__Extrait fourni__:

^^^^

Quelques morceaux de plainte tragique à travers trop de mers trop calmes & pas même un messie déglingué pour foutre un brin de houle là-dedans.
Cette année encore, la
rentrée littéraire a dégueulé ses quintaux de phrases (souvent) à
tort et (pas assez) à travers. Un peu plus de 600 romans comme
d'hab, soit une grande foire au sacrifice d'environ 550 bouquins
autodafés à la franche. Et comme chaque année à la même période,
j'ai naïvement espéré trouver la voix qui allait me retourner et
finir le festin jusqu'au dernier os. Et comme chaque année, je finis
par me demander si elle existera un jour, cette voix brutale pleine
d'odeurs de tranchées.
Combien de fois des bien
peignés à lunettes m'ont demandé quels étaient mes auteurs
fétiches, avec dans les yeux cette lueur qui murmure dis-moi
Proust ma petite cochonne, prononce de Montherlant avec tes lèvres
épaisses de petite traînée latino... Ouais, pas facile de leur
servir des Kerouac avinés et des Bukowski crasseux à tous ces
mendiants de beaux subjonctifs couverts de soie. Alors on la joue
plutôt Jacques Martin, genre impossible d'en détacher un
tellement la liste est longue. Balzac ? Non j'suis encore un
poil trop alerte pour aller me faire chier en charentaises devant la
cheminée... Bon tu passes pour l'inculte refoulé de la soirée
et le mec va promener sa raie sur le côté vers d'autres raies bien
rectilignes et perpétuer l'excellence. Sans mèche qui dépasse...
Certes, il m'est arrivé
de causer Hunter S. Thompson, Kerouac ou Djian avec l'ardeur d'un
présentateur d'émission littéraire sur France 2, quand l'alcool se
démerdait pas trop mal, mais en général les types t'écoutent
poliment comme si tu leur parlais de Guillaume Musso ou d'Amélie par
pitié Nothomb. Ce pauvre con qui ne connaît rien aux belles lettres
bien propres sur elles, quel manque de respect pour l'héritage des
Lumières... T'aurais presque envie de leur répondre : pourquoi
t'as l'air si lugubre alors ? A quel moment t'as décidé de la
perdre, ta lumière, vieux ?

^^^^

__Les données__:
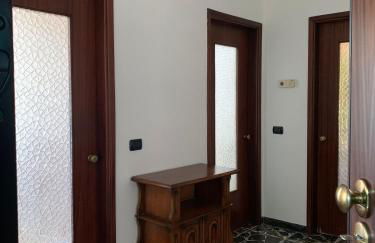 Casa Martina - Photo 20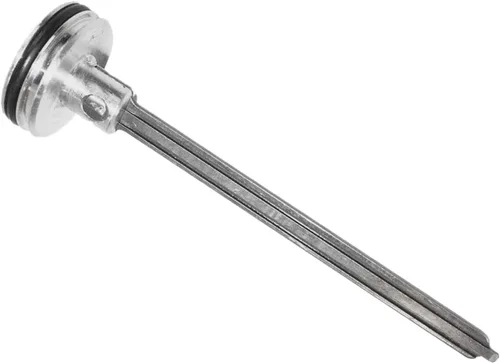 Vista 5 de Paquete de 3 SP 885-667 Pistón Driver Blade Asamblea para Hitachi NT65M2 885667 acabado pistola clavadora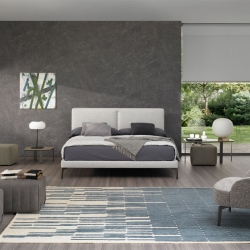 Кровать Erin 170*208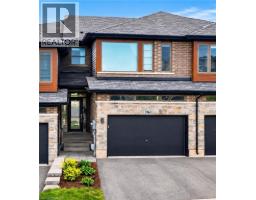 3963 CROWN Street, Beamsville, Ontario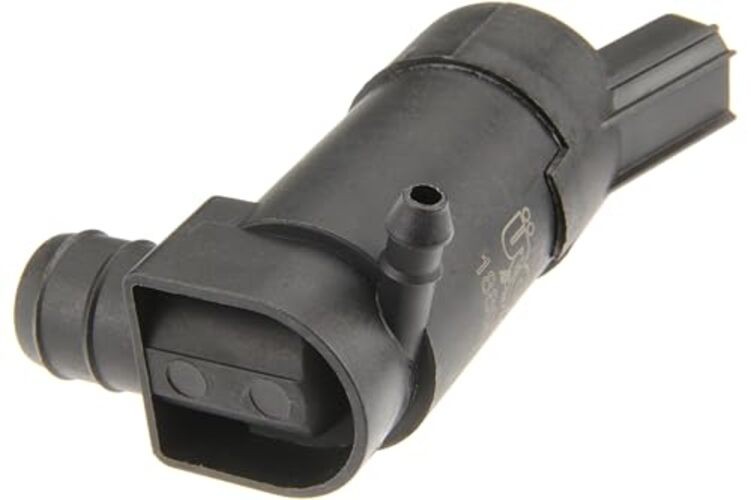 31349235 Washer Pump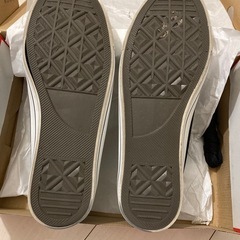 [ラドウェザー] スニーカー メンズ レディース 8時間防水 ドイツの撥水・防汚 シューズ ウォーキングシューズ 靴 アウトドア キャンプの画像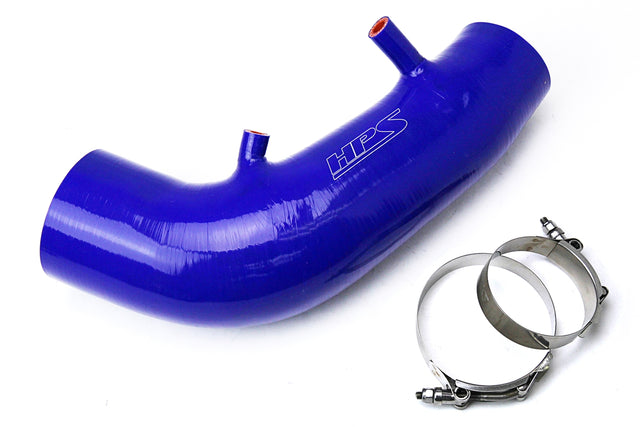 HPS57-3004-BLUE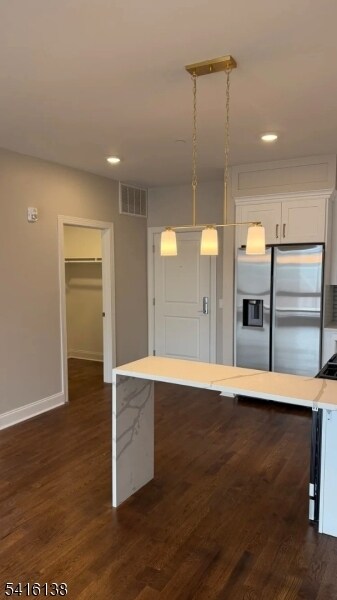 587 River St Unit 305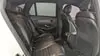 Florida Fine Cars - Used MERCEDES-BENZ GLC 2022 WEST PALM GLC 300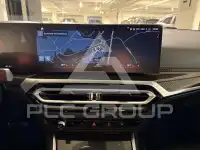 2024 BMW M2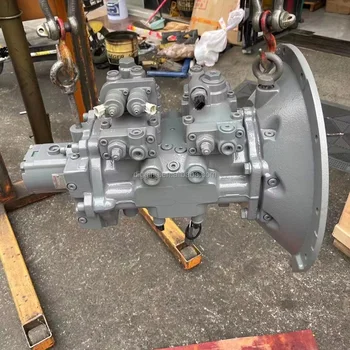 ぱふぅ Doughboy PowerLine XP 1HP Pump - 115V | Pool Supply Unlimited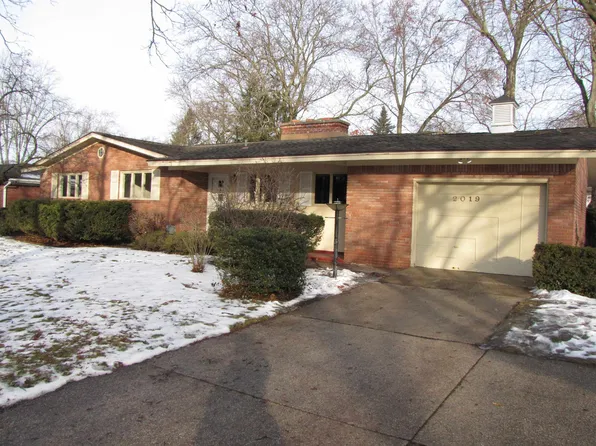 2019 Wyllys St, Midland, MI 48642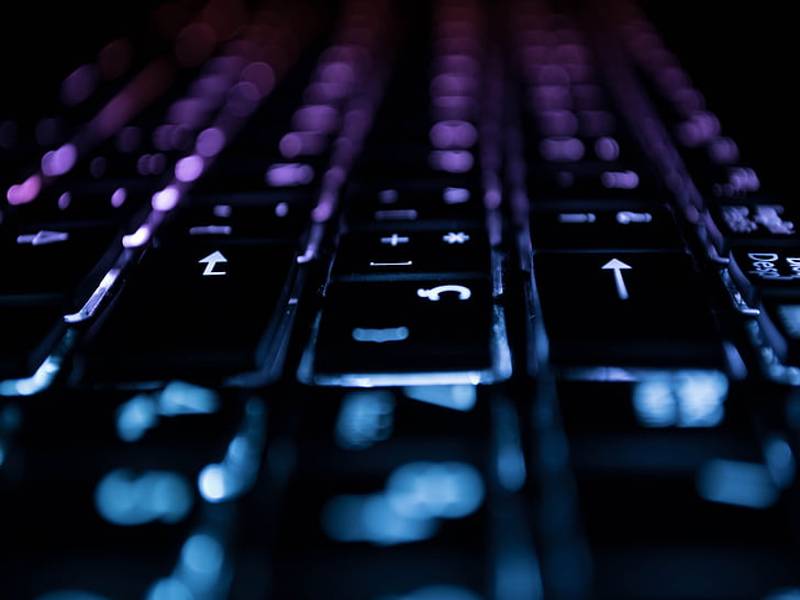 公司商城网站建设（公司商城网站建设方案）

^^^^

__Énoncé__: Recopiez mot pour mot, dans le texte sur la rentrée littéraire, le passage qui va de « Quelques morceaux de » jusqu'à « d'odeurs de tranchées. » inclus.

__Réponse rédigée__:
Quelques morceaux de plainte tragique à travers trop de mers trop calmes & pas même un messie déglingué pour foutre un brin de houle là-dedans.
Cette année encore, la
rentrée littéraire a dégueulé ses quintaux de phrases (souvent) à
tort et (pas assez) à travers. Un peu plus de 600 romans comme
d'hab, soit une grande foire au sacrifice d'environ 550 bouquins
autodafés à la franche. Et comme chaque année à la même période,
j'ai naïvement espéré trouver la voix qui allait me retourner et
finir le festin jusqu'au dernier os. Et comme chaque année, je finis
par me demander si elle existera un jour, cette voix brutale pleine
d'odeurs de tranchées.